Your instructions> The number of lines in the records that include "camera" is all you should give.

Given records>
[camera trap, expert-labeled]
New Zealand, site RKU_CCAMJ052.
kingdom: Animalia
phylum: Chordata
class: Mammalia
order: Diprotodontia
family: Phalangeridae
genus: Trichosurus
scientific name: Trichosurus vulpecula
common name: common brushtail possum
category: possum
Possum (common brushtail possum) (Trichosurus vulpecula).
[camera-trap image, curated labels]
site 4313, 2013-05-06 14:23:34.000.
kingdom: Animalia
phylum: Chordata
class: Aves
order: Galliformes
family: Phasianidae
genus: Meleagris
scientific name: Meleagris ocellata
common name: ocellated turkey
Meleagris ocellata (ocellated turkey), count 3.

--

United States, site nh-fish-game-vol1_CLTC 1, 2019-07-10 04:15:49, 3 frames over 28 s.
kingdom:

Expected output> 2